Instructions >>
A. Update the Salem church history, starting with "Salem Evangelical Lutheran" and going on through "Salem in 1982.", so that "Fellowship Hall" stands in place of "Parish Hall".
B. According to the Salem church history, on what date was the current worship space dedicated?

Text shown >>
● ● ● ●

Salem Evangelical Lutheran Church has a 58-year history of ministry in southwest Houston. The congregation first met in 1954 as a cottage church in the home of Pastor-Developer M. K. Blackman.

The first worship service as an organized congregation was on February 20, 1955 at Shearn Elementary School on Stella Link. Later the congregation built a house-chapel in Willow Meadows at Cliffwood and McDermed (Mrs. Wagner's School for many years and now Trafton Academy). The first unit on the West Bellfort campus (the A-frame which is now our Parish Hall) was dedicated December 13, 1959. The current worship space was dedicated on August 24, 2008.  There have been many milestone events in Salem's history.

Pastor Blackman served the congregation until 1981; Pastor David A. Roschke began his ministry at Salem in 1982.

● ● ● ●

Listed records >>
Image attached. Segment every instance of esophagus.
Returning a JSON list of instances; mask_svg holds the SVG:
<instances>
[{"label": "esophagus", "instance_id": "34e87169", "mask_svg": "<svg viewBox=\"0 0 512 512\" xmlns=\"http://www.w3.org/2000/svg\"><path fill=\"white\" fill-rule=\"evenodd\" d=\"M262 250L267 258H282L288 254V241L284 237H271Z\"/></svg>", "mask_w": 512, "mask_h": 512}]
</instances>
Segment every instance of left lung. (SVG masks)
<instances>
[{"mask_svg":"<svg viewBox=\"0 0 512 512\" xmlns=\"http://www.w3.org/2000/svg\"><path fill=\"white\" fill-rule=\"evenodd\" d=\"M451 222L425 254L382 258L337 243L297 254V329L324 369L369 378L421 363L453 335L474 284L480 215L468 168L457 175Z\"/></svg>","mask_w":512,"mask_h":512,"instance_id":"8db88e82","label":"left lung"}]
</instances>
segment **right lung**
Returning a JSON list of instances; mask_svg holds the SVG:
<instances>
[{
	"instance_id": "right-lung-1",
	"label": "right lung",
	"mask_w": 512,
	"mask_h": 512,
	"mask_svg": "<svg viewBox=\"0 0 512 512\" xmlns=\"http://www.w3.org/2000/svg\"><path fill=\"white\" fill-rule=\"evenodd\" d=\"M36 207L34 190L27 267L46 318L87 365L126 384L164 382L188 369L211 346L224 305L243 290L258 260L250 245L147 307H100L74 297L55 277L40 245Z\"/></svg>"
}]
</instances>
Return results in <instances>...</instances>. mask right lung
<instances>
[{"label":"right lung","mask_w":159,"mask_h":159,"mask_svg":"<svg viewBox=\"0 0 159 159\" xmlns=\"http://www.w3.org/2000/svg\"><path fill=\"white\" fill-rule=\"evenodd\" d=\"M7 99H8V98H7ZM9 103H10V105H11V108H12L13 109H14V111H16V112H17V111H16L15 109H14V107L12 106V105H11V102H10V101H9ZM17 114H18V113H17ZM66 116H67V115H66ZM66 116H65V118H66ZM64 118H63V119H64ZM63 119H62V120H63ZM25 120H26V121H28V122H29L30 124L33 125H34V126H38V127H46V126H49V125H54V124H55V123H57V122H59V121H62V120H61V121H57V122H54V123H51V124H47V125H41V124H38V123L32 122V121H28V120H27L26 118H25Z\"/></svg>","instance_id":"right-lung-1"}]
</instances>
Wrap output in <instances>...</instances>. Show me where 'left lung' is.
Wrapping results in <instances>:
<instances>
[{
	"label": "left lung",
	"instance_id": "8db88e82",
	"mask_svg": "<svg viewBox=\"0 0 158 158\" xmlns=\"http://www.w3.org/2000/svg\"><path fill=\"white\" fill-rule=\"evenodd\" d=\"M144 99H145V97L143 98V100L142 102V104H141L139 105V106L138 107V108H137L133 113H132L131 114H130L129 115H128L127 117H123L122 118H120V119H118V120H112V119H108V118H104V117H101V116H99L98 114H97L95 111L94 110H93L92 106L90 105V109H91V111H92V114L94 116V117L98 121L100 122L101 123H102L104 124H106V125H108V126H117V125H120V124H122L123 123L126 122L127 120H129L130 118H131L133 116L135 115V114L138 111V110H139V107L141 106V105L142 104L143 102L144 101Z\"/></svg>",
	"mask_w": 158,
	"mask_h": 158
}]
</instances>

● ● ● ●

Answers below >>
A.
Salem Evangelical Lutheran Church has a 58-year history of ministry in southwest Houston. The congregation first met in 1954 as a cottage church in the home of Pastor-Developer M. K. Blackman.

The first worship service as an organized congregation was on February 20, 1955 at Shearn Elementary School on Stella Link. Later the congregation built a house-chapel in Willow Meadows at Cliffwood and McDermed (Mrs. Wagner's School for many years and now Trafton Academy). The first unit on the West Bellfort campus (the A-frame which is now our Fellowship Hall) was dedicated December 13, 1959. The current worship space was dedicated on August 24, 2008.  There have been many milestone events in Salem's history.

Pastor Blackman served the congregation until 1981; Pastor David A. Roschke began his ministry at Salem in 1982.

B. August 24, 2008